##### SUPPLIED INFORMATION #####

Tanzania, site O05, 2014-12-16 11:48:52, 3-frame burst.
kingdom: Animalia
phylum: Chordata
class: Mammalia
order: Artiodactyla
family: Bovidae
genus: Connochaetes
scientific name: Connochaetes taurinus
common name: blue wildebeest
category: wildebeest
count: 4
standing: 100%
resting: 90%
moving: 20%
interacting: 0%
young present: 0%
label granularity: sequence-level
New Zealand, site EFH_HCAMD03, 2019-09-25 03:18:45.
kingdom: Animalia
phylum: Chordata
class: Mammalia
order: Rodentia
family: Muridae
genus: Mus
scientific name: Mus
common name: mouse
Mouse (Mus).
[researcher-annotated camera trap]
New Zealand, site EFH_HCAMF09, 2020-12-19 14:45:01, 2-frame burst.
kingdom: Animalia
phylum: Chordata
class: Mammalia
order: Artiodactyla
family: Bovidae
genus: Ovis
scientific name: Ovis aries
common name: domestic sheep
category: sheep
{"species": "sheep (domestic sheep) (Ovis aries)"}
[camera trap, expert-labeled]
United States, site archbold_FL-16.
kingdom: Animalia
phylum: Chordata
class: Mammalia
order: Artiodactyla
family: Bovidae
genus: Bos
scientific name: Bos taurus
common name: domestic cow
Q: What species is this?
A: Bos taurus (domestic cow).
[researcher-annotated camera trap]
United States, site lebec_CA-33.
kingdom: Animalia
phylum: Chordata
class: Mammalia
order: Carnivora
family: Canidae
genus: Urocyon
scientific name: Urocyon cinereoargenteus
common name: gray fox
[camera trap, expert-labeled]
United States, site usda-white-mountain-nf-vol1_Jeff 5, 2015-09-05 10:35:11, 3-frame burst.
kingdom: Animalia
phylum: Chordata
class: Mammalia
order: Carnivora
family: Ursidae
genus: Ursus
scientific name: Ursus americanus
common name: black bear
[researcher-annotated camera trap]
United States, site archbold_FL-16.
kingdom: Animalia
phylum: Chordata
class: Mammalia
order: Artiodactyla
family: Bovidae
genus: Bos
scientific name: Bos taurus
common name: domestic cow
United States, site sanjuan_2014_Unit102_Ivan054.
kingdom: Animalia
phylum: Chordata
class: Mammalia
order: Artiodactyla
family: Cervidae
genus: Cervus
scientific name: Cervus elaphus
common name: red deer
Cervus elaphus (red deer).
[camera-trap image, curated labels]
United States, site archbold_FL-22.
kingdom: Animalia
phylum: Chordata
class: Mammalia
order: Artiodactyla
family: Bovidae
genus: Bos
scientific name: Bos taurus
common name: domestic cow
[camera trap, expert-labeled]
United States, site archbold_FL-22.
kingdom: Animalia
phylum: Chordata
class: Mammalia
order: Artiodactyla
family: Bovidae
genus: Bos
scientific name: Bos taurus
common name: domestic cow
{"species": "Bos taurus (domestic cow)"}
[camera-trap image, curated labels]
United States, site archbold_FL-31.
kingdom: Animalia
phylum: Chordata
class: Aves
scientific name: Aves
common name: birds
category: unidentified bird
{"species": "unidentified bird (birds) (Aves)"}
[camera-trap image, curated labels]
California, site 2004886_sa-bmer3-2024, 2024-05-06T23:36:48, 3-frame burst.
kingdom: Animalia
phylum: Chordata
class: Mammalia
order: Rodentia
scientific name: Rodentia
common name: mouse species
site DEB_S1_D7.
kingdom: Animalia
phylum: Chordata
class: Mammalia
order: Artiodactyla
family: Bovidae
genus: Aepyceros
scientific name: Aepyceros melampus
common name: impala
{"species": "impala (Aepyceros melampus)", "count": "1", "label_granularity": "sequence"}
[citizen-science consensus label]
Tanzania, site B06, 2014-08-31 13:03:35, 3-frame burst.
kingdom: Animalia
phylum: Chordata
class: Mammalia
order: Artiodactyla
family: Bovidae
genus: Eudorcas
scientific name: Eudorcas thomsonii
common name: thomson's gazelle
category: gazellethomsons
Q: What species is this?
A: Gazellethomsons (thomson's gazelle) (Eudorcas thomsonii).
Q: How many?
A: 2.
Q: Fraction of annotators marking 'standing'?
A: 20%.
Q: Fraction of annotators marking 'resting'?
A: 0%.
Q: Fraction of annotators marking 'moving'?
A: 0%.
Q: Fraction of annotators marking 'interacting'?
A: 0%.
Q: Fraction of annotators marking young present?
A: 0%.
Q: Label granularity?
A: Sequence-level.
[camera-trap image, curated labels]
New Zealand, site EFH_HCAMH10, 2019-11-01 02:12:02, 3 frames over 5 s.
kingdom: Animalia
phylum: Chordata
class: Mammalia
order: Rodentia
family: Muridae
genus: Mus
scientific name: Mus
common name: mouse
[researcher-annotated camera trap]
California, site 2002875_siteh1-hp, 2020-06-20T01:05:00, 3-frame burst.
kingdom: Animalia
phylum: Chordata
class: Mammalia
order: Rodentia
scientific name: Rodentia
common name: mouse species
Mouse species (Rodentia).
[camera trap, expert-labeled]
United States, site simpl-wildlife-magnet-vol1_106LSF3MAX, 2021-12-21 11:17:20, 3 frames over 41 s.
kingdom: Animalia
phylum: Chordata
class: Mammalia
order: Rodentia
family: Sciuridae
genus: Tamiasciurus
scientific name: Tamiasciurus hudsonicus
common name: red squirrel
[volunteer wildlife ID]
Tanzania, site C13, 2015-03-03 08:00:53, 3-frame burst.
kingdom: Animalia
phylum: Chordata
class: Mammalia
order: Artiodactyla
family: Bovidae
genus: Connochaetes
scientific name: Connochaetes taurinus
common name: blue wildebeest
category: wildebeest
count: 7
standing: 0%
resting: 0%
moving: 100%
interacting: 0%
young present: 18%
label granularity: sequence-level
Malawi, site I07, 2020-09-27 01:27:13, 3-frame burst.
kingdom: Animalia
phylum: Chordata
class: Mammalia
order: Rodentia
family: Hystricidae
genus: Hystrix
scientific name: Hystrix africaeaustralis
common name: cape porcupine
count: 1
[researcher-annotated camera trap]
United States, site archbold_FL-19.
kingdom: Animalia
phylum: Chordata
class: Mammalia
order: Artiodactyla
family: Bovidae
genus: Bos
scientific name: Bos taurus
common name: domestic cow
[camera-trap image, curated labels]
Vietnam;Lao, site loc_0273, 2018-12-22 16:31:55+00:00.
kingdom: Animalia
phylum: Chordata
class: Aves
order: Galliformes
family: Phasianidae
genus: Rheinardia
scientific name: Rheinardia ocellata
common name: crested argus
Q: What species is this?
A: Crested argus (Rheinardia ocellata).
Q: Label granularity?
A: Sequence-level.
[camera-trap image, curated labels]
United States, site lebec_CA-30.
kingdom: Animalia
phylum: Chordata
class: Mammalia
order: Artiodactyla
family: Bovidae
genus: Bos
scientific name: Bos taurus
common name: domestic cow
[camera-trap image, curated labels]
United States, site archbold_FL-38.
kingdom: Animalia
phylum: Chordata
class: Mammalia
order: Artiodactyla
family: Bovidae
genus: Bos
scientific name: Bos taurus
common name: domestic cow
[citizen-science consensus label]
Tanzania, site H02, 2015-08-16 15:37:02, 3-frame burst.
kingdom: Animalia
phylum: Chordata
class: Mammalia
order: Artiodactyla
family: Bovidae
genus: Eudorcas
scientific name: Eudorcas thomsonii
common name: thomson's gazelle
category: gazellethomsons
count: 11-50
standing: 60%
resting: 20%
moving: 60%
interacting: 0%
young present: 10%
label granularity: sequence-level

#####

## ASSIGNMENT
Pull every line with the word "burst" from the data.

## COMPLETED TASK
Tanzania, site O05, 2014-12-16 11:48:52, 3-frame burst.
New Zealand, site EFH_HCAMF09, 2020-12-19 14:45:01, 2-frame burst.
United States, site usda-white-mountain-nf-vol1_Jeff 5, 2015-09-05 10:35:11, 3-frame burst.
California, site 2004886_sa-bmer3-2024, 2024-05-06T23:36:48, 3-frame burst.
Tanzania, site B06, 2014-08-31 13:03:35, 3-frame burst.
California, site 2002875_siteh1-hp, 2020-06-20T01:05:00, 3-frame burst.
Tanzania, site C13, 2015-03-03 08:00:53, 3-frame burst.
Malawi, site I07, 2020-09-27 01:27:13, 3-frame burst.
Tanzania, site H02, 2015-08-16 15:37:02, 3-frame burst.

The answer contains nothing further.